Я немного растерялся от такого вопроса.

– Конечно, – ответил я. – Как же можно жить без веры? И как можно воевать?

– Э-э, ты мне волынку не заводи, – снова прервал меня ка­питан. – Ты мне сейчас про родину начнёшь говорить да про победу. В это я и сам верю. Нет, ты мне про человека скажи. Есть у тебя такой человек, которому ты, как себе, веришь?

– Есть, – ответил я и подумал о Лиде.

– Баба?

– Женщина.

– За что же ты ей веришь? – с издёвкой в голосе спросил капитан.

– Я верю ей потому, что она никогда меня не обманывала. И не может обмануть.

– Это почему же? – спросил он. – Что ты, сахарный?

– Потому, что дело тут не только во мне, – сказал я, – а больше всего в ней. Потому, что она вообще никогда не врёт.

– Э-э, заливаешь ты мне, друг, – с упрямой настойчиво­стью возразил капитан. – Либо она тебе шарики крутит, либо ты мне.

– Нет, не думай, капитан, что больше всех знаешь! – так же громко возразил я, чувствуя, как во мне растёт обида. – Мне ни к чему тебе врать. Я тебя недавно узнал и, наверно, никогда больше не увижу.

– Ха-ха-ха! – рассмеялся он колючим, хриплым смехом. – Это ты сказку себе, друг, сочинил. В сказке твоей оно так, а в жизни-то наоборот.

Несколько минут мы не произносили ни слова. Потом я сказал:

– Ладно, капитан. Я ведь не знаю, что у тебя там такое произошло.

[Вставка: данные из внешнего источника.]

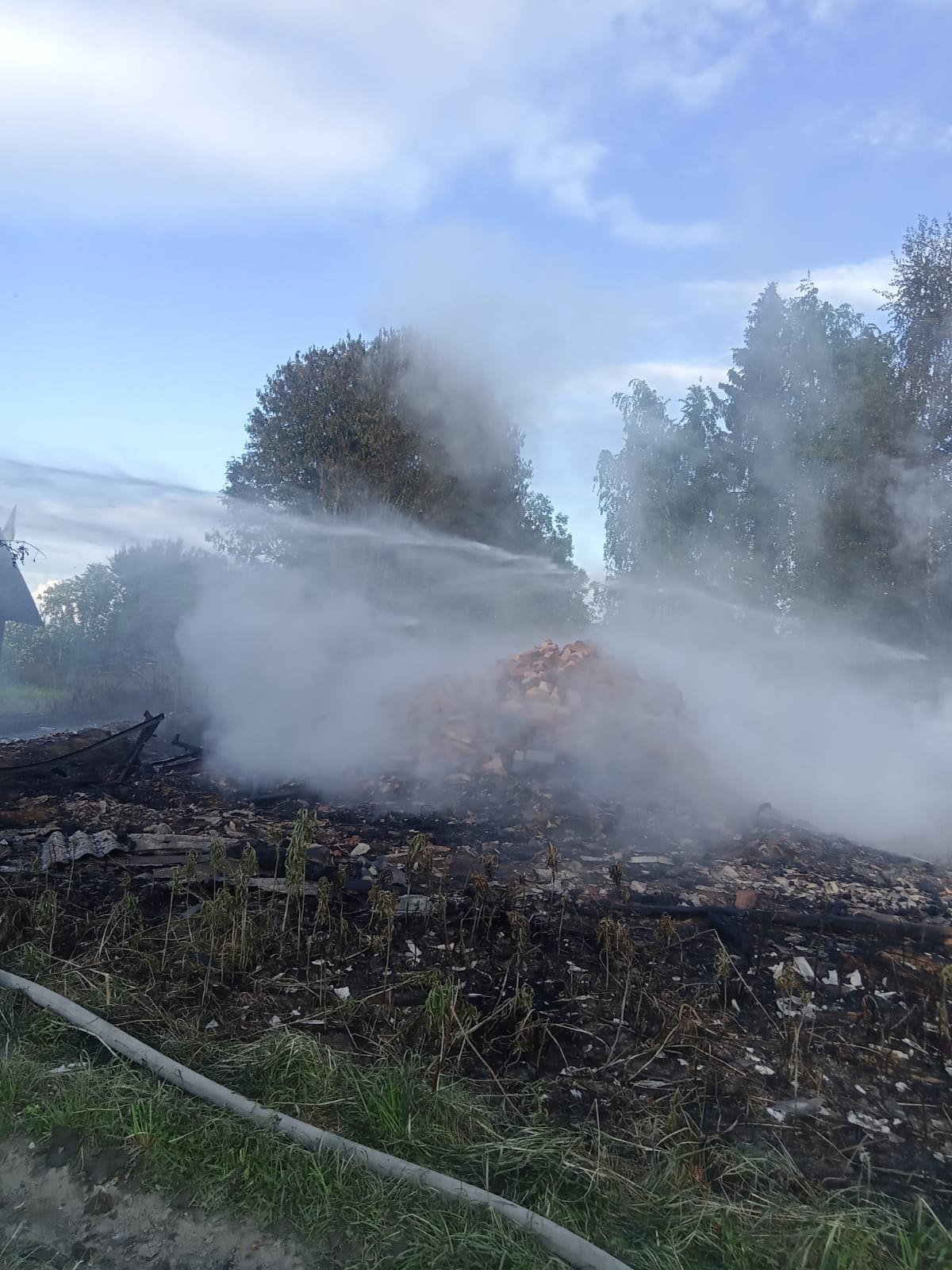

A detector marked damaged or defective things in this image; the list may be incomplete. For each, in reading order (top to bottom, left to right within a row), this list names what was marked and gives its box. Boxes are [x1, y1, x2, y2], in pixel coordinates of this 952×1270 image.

– Да что ты меня пытаешь? – крикнул капитан. – Пу­сти! – Грубо отстранив меня плечом, он шагнул в вагон и с грохотом захлопнул дверь.

Поезд ускорял ход, и кругом была по-прежнему темнота. Мне вдруг стало нестерпимо жарко. Держась за поручни, я вы­сунулся и подставил лицо встречному ветру.

– Кто это здесь висит? – услышал я за моей спиной голос. На площадке стоял проводник с фонарём.

– А только висеть, товарищ военный, не надо, – скучным голосом говорил проводник. – Сорвётесь, а я потом отвечай.

Я вернулся в вагон. Пробираясь на свою полку, я заметил, что капитана на месте нет. Улёгшись на спину, я пытался за­снуть. Но сон не шёл. Я стал думать о капитане. Он стоял пе­ред моими глазами неразгаданный, злой, недоверчивый и гру­бый, каждую минуту готовый к отпору. Только сейчас я почувствовал, как жутко жить на свете такому человеку.

…Теперь я вновь встретил этого человека. Он уже давно ушёл, но я всё ещё смотрел на дверь, словно ожидал, что он вернётся. Я готов был бы поверить во что угодно, только не в то, что этот озлобленный, подозрительный человек будет зани­маться оконными рамами, дверными ручками и прочими ве­щами.

Я снова занялся переоборудованием нашей комнаты.

Так началась наша совместная послевоенная жизнь. В тот первый день, когда я, усталая, огорчённая очередной неудачей, вернулась домой, Саша встретил меня так радостно, наша ком­ната выглядела так чудесно, что я на какое-то время забыла о своих заводских делах.

Мы задёрнули занавески, зажгли свет. Изящные, тоненькие, нарисованные тушью на абажуре волшебные фигуркн повисли над столом, и вся комната, залитая мягким, пропущенным че­рез вощёную бумагу светом, приобрела не свойственный ей спокойный и уютный вид, наполнилась радостью и доволь­ством.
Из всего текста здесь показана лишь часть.